Uniqueness of solution of system of equations

Question

Suppose we have a general system of $n$ equations and $n$ unkonwns $$Ax=b$$ where we say that the system has a unique solution iff $rank(A)=n$. This is equivalent to saying that $A$ has no 0 eigenvalues. If, however, the eigenvalues are arbitrarily close to 0, does this in any way affect the stability/uniqueness of the solution set? Thanks!

Answer 1

The stability of the solution to the system of linear equations $Ax=b$, where $A$ is a rank-$n$ square matrix of dimension $n$, depends on the condition number of $A$. The condition number is defined by the ratio of the maximum singular value of $A$ to its minimum singular value.

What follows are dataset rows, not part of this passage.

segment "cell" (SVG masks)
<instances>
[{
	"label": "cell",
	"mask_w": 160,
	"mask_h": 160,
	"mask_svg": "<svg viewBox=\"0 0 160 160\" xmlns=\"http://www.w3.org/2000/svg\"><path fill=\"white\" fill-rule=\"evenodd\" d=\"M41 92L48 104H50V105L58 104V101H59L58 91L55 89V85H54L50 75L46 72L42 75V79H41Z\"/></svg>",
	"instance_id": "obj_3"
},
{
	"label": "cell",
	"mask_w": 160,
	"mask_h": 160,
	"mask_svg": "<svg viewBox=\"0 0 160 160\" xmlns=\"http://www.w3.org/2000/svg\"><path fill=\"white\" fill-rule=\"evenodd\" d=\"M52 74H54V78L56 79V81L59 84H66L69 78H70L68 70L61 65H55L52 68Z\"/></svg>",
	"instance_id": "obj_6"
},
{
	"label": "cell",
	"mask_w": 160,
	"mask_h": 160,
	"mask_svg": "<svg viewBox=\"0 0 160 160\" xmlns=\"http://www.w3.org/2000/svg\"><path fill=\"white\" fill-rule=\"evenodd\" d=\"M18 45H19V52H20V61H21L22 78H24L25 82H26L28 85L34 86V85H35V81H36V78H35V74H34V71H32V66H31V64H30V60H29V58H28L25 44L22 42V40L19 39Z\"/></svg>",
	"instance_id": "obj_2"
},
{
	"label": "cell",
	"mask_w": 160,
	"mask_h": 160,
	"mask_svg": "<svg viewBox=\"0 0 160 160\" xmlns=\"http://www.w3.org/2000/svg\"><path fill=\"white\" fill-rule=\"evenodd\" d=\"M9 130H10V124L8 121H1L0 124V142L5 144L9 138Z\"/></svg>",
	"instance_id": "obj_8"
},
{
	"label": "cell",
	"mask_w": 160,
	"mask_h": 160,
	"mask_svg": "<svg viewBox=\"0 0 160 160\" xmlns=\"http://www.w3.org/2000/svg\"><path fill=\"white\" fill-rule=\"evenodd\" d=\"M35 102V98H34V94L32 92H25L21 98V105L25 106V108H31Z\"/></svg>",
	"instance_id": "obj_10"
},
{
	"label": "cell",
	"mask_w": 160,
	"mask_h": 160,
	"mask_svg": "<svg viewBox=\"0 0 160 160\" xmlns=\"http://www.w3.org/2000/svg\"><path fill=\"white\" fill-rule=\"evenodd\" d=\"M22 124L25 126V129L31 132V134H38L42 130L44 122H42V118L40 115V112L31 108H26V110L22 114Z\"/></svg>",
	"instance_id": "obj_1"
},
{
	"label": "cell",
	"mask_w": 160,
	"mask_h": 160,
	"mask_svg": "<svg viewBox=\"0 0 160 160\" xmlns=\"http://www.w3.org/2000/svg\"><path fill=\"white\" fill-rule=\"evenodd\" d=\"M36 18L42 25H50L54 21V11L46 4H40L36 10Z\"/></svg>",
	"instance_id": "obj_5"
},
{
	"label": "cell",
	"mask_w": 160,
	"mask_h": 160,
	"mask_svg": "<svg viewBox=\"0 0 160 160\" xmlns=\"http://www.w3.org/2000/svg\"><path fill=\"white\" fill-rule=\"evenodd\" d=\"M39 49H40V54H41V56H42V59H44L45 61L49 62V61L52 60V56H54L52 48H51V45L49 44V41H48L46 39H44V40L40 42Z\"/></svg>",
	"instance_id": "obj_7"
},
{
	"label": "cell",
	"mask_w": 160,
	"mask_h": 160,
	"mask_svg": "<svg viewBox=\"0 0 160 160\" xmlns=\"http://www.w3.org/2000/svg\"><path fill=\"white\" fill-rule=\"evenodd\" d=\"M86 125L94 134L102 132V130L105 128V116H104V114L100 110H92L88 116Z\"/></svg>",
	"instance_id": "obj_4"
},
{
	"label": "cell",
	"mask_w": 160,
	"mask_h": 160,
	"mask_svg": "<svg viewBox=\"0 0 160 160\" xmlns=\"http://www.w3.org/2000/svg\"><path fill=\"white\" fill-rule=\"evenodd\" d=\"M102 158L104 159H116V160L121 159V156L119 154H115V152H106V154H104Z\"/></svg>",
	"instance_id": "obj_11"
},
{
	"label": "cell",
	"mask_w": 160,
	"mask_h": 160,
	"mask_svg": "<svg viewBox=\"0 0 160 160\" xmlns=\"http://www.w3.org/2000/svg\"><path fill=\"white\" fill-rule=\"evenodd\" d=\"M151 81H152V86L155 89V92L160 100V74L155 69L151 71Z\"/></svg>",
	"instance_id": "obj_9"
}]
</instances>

A lower condition number yields more stable solutions. To give you some intuition, if $A$ is ill-conditioned (i.e. high condition number), a small variation in $b$ induces a big change in $x$.

Note: You can solve the problem by multiplying the equation by $A'$ on both sides and taking isolating $x$: $$x = (A'A)^{-1}A'b.$$ Because $A'A$ is necessarily Hermitian, its eigenvalues are equal to its singular values. Hence, the condition number of $A'A$ is given by the ratio of the maximum eigenvalue to the minimum eigenvalue.